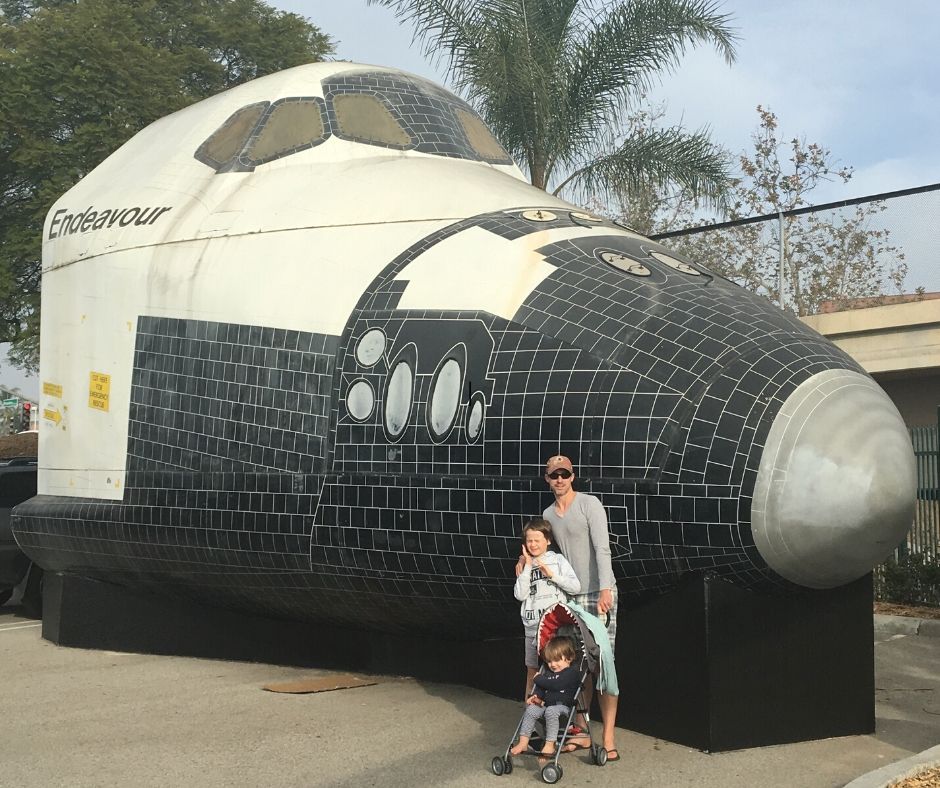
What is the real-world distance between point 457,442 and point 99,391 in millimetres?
3441

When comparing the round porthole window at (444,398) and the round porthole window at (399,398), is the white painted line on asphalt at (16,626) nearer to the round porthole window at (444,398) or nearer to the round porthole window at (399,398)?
the round porthole window at (399,398)

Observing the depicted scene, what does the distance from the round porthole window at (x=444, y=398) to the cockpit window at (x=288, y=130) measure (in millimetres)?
3041

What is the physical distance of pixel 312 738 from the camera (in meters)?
6.34

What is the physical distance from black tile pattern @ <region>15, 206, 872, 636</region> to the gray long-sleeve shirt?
4.3 inches

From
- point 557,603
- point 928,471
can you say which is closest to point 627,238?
point 557,603

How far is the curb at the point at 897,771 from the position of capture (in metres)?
5.16

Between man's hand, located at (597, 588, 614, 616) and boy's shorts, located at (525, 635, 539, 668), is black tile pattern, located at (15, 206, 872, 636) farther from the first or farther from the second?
boy's shorts, located at (525, 635, 539, 668)

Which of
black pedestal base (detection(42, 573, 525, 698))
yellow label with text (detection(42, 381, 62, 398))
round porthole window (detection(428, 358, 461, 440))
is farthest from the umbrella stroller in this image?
yellow label with text (detection(42, 381, 62, 398))

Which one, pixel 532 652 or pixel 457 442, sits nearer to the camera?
pixel 532 652

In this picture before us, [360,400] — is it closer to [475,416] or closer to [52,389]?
[475,416]

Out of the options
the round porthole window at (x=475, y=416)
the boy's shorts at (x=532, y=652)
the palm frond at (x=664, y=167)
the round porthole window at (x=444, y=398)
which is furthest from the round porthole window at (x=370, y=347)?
the palm frond at (x=664, y=167)

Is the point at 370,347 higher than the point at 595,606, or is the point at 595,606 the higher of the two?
the point at 370,347

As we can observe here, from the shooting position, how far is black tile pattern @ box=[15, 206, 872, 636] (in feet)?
18.7

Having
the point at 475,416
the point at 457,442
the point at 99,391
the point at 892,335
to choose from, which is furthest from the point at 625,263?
the point at 892,335
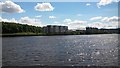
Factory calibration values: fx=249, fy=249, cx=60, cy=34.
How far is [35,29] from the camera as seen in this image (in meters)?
86.8

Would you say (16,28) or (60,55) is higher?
(16,28)

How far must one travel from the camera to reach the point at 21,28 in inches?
3403

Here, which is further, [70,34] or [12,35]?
[70,34]

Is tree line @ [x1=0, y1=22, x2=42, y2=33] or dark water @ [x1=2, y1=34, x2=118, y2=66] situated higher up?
tree line @ [x1=0, y1=22, x2=42, y2=33]

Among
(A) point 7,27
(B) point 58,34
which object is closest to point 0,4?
(A) point 7,27

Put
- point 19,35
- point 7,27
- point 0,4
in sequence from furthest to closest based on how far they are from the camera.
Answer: point 19,35 < point 7,27 < point 0,4

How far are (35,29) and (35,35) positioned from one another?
1120 centimetres

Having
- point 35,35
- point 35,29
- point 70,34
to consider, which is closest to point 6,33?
point 35,29

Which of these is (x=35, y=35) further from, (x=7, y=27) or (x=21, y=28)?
(x=7, y=27)

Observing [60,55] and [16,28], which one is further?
[16,28]

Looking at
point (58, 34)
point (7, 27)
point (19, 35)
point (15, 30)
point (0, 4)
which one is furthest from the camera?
point (58, 34)

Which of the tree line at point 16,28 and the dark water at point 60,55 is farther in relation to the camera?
the tree line at point 16,28

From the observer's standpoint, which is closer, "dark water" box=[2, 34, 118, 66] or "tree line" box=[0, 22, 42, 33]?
"dark water" box=[2, 34, 118, 66]

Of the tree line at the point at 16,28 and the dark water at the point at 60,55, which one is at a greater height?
the tree line at the point at 16,28
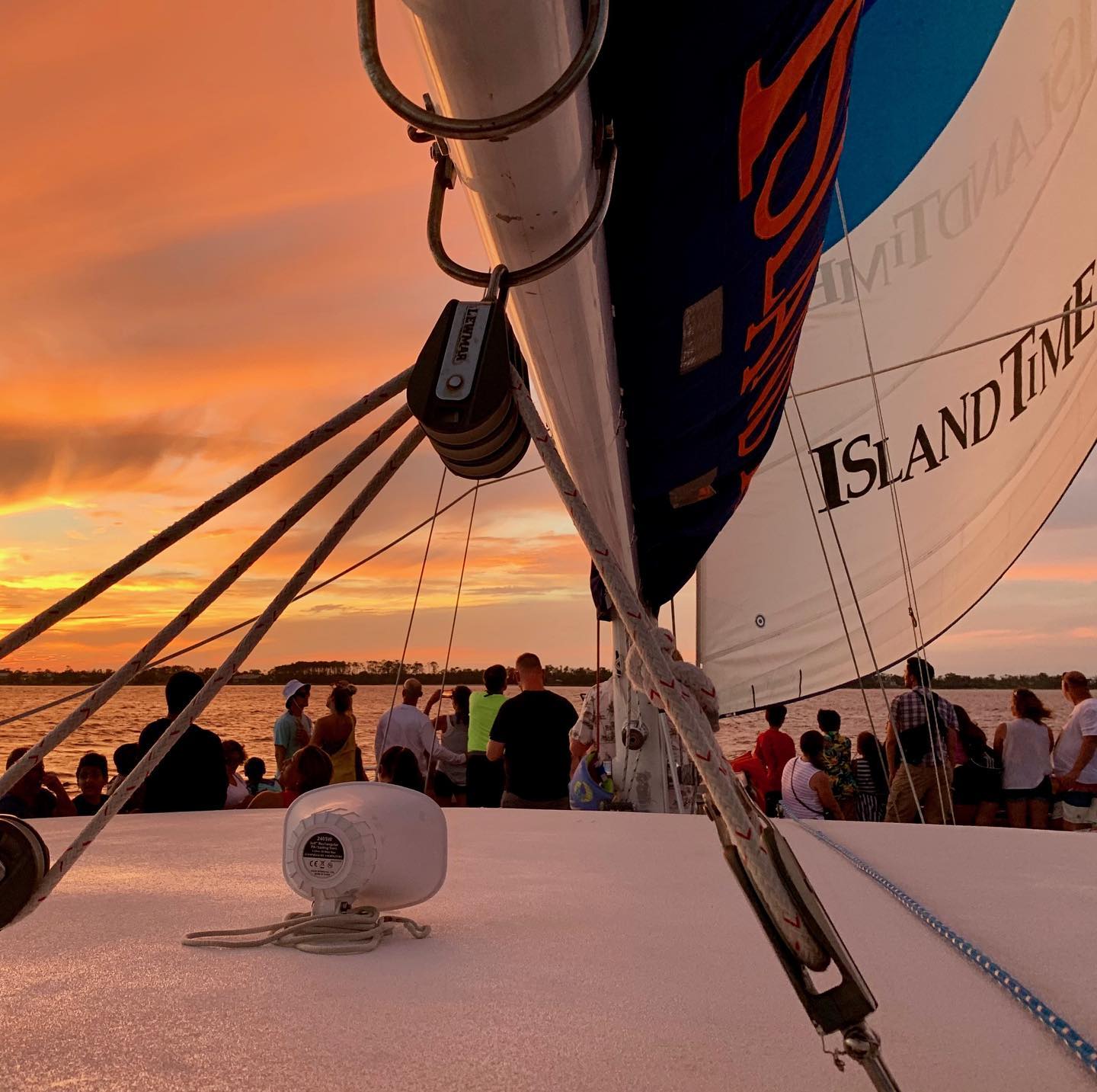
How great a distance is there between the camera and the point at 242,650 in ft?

YOUR TASK =
Return every line above that contains the word "farther". Case counts.

TASK ANSWER =
Between man's hand, located at (597, 588, 614, 616) and boy's shorts, located at (525, 635, 539, 668), is black tile pattern, located at (15, 206, 872, 636) farther from the first or farther from the second?
Which of the tree line at point 16,28 and the dark water at point 60,55 is farther in relation to the camera?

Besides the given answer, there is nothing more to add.